The ratification of the Duterte administration’s Tax Reform for Acceleration and Inclusion (Train) measure was delayed on Wednesday after a last-minute impasse between senators and congressmen over taxes on local coal.
But a compromise was eventually reached when the lawmakers met after the joint congressional session that extended martial law in Mindanao for one year.
The impasse emerged after congressmen insisted that the local coal industry be exempted from excise and ad valorem taxes when the Train is implemented next year.
But senators maintained that the government stands to lose P5 billion if the local coal industry continues to enjoy the excise tax exemption it had been enjoying since 1976, or the past 41 years.
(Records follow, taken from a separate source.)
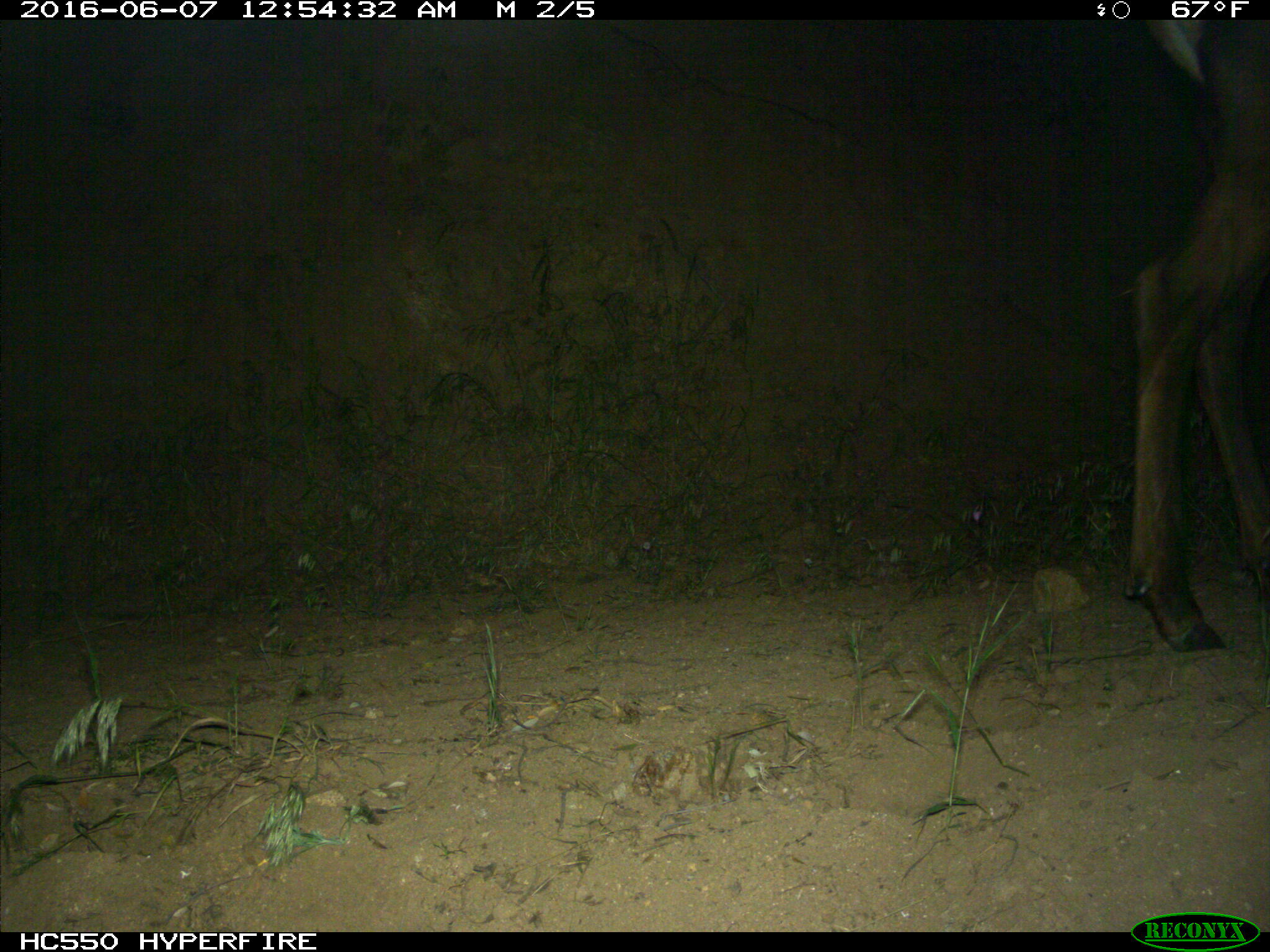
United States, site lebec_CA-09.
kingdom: Animalia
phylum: Chordata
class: Mammalia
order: Artiodactyla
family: Cervidae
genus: Cervus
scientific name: Cervus canadensis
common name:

Sen. Joel Villanueva even went to the extent of saying that only one company produces 95 percent of local coal and that was the Consunji Group.
Senator Loren Legarda, on the other hand, argued that the congressmen had already agreed to the repeal of Presidential Decree No. 972 exempted domestic coal from any form of taxation and they should abide by the agreement.
She said the House contingent said they misunderstood the agreement to mean only imported coal would be taxed and not domestic coal.
Domestic consumption of coal is 60 percent imported and 40 percent locally-produced, she said.
But the congressmen later relented and agreed to impose excise taxes on local coal, but exempted the industry from the 12 percent Value Added Tax (VAT), said Sen. Sonny Angara, chair of the Senate ways and means committee.
“Excise tax agreed to will apply to both imported and domestic coal. Current VAT exemption stays,” Angara said.
The reconciled bill raised the excise tax on coal from P10 per metric ton to P50 metric ton in the first year of implementation, P50 in the second year and P150 in the third and succeeding years.
A media briefer prepared by the Senate committee on ways and means said that the P10 coal excise tax rate has remained unchanged since 1988 while the local industry has been exempted from paying excise tax since 1976.
With the hurdling of the impasse, the Senate was expected to ratify the first of five comprehensive tax measures on Wednesday night, the last session day of Congress before it goes on a month-long break on Dec.15.